A theme is a central idea of a work of literature. Themes usually involve some sort of moral, lesson, or message that the author wishes you to come away with after reading the work. Often there is a main theme and several sub-themes implicit in the novel, short story, or play.
For example, in Jane Austen's Pride and Prejudice, the theme is learning to overcome one's preconceived ideas about the motives of other people. Both of the main characters, Elizabeth Bennett and Fitzwilliam Darcy, must learn to overcome their class prejudices: Darcy, against those of lower classes, Elizabeth her beliefs about the elite. As for prejudice, Darcy must learn that Elizabeth, despite her kooky family, is her own person. Elizabeth that Darcy has laudable intentions despite appearances to the contrary.

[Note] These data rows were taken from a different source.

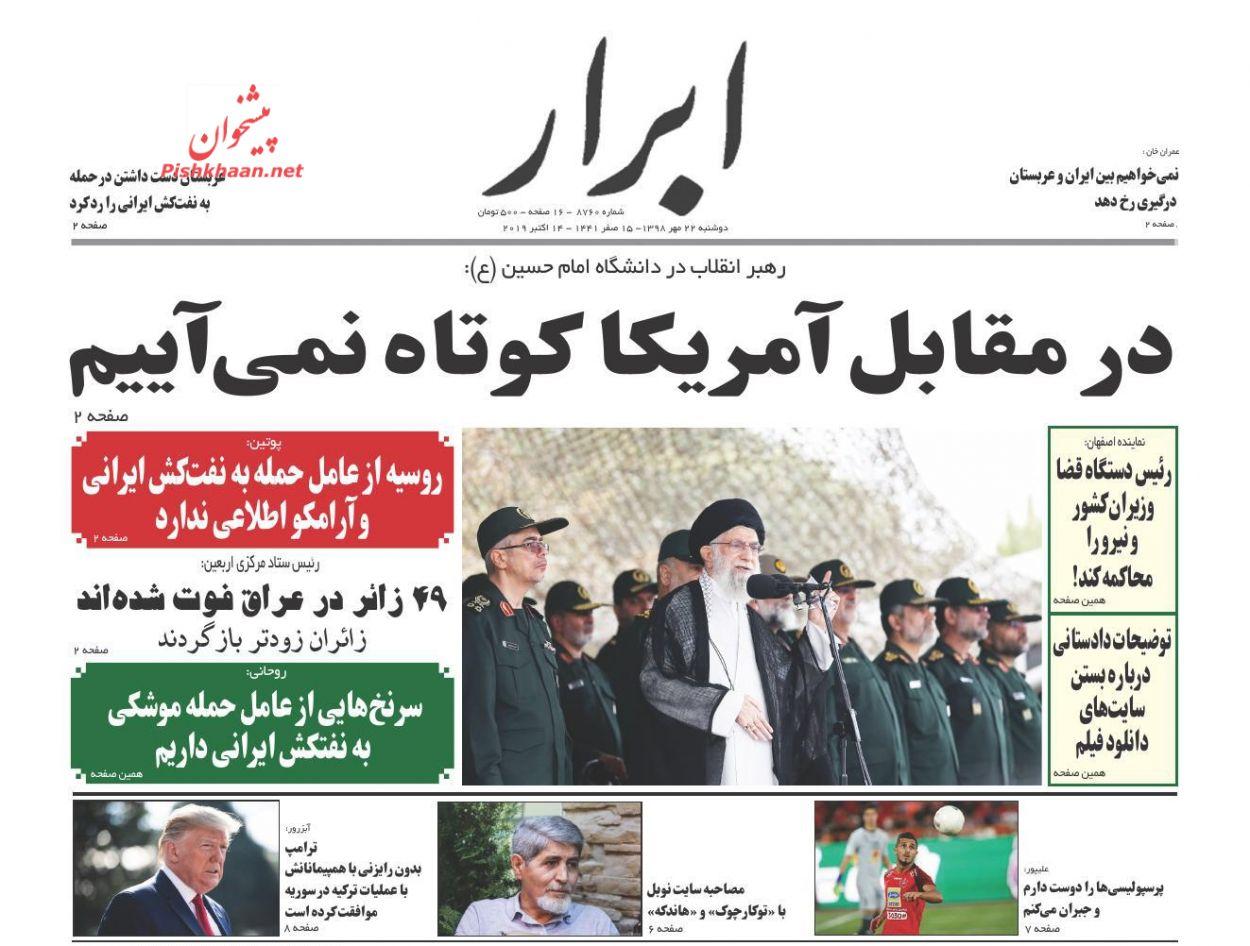 عناوین اخبار روزنامه ابرار در روز دوشنبه ۲۲ مهر :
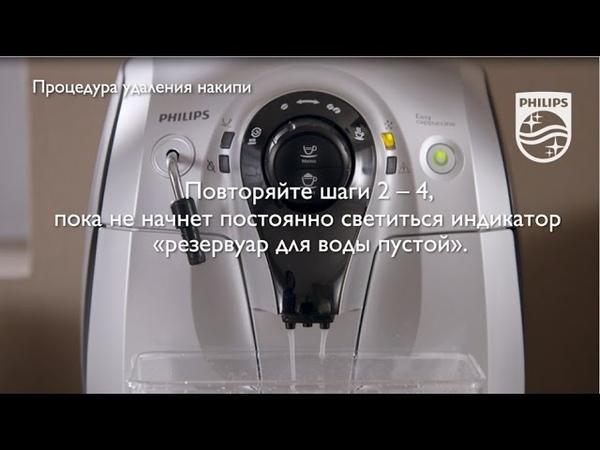 Автоматическая кофемашина Philips 2100 серии, удаление накипи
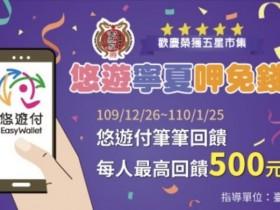 寧夏夜市使用悠遊付直接免錢!100%回饋最高500元!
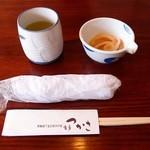 食亭つかさ - お茶とお通しとおしぼりとお箸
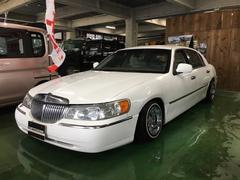 沖縄の中古車 リンカーン リンカーン タウンカー 車両価格 99万円 リ済込 2000年 走不明 ホワイト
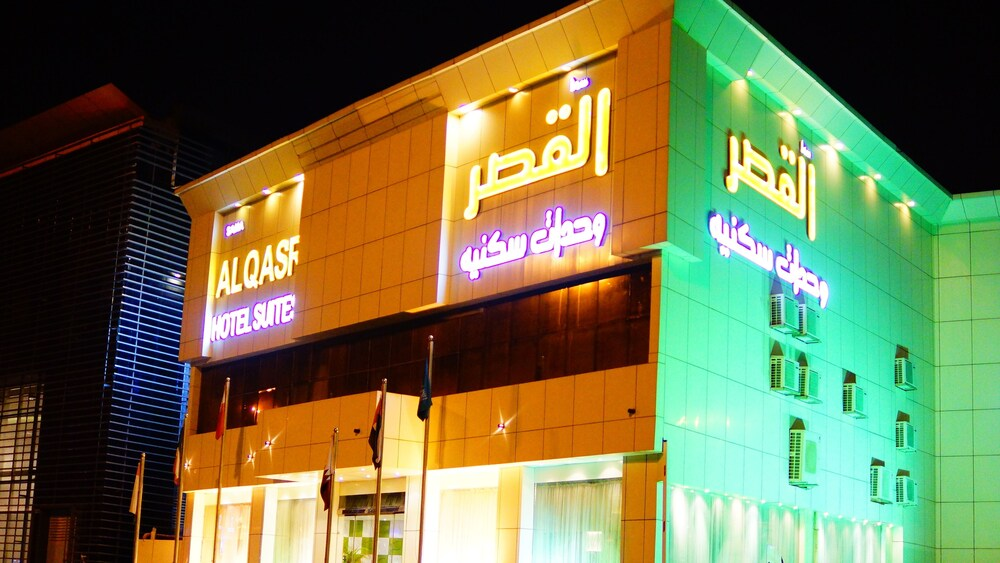 Sama Al Qaser Khories سما القصر خريص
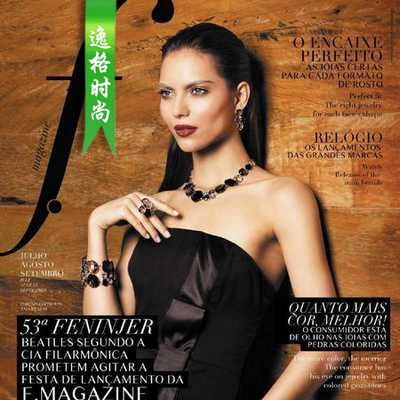 F.M 葡萄牙專業珠寶配飾雜志 7-9月號N01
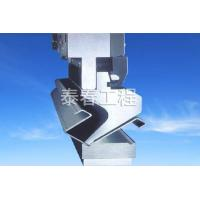 Buy cheap Bending machine mold from wholesalers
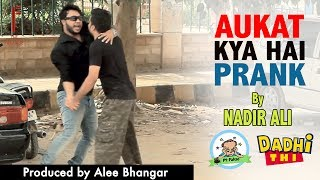 Time Prank  | Aukat Kya Hai | By Nadir Ali In | P4 Pakao  |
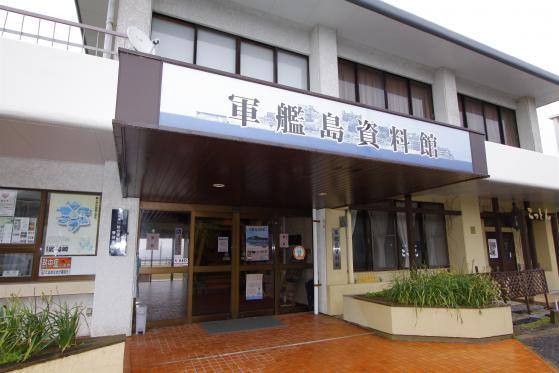 Gunkanjima Museum 1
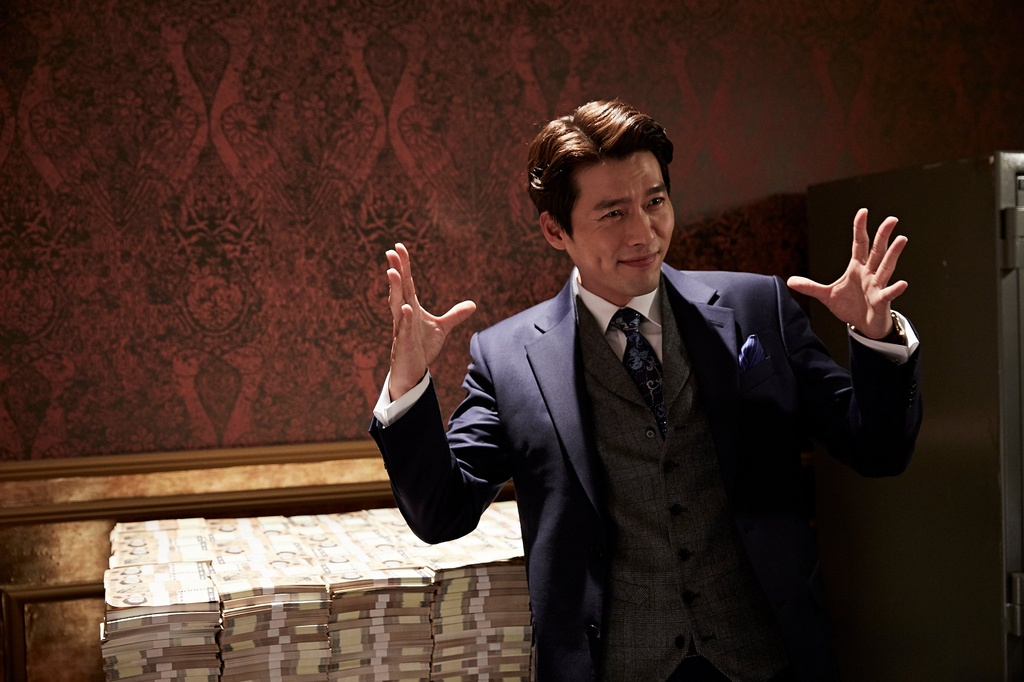 'Vong xoay lua dao' cua Hyun Bin: Tran chien can nao day hap dan hinh anh 2
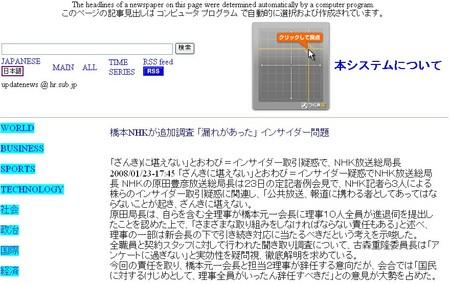 f:id:TAK_TAK:20080216082535j:image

Sometimes a theme is immediately apparent. In Shirley Jackson's short story, "The Lottery," we know early on that ritualized brutality is abhorrent. But in longer works, it may take some time to absorb all the themes an author intends. For example, in To Kill a Mockingbird, Harper Lee's themes include tolerance, guilt, and coming-of-age in America.
A theme is the main idea or lesson that the book is based on. its the lesson that the author is trying to get across or the topic that is discussed in the novel. For example, to kill a mockingbird is centralized on the theme of growing up and coming of age.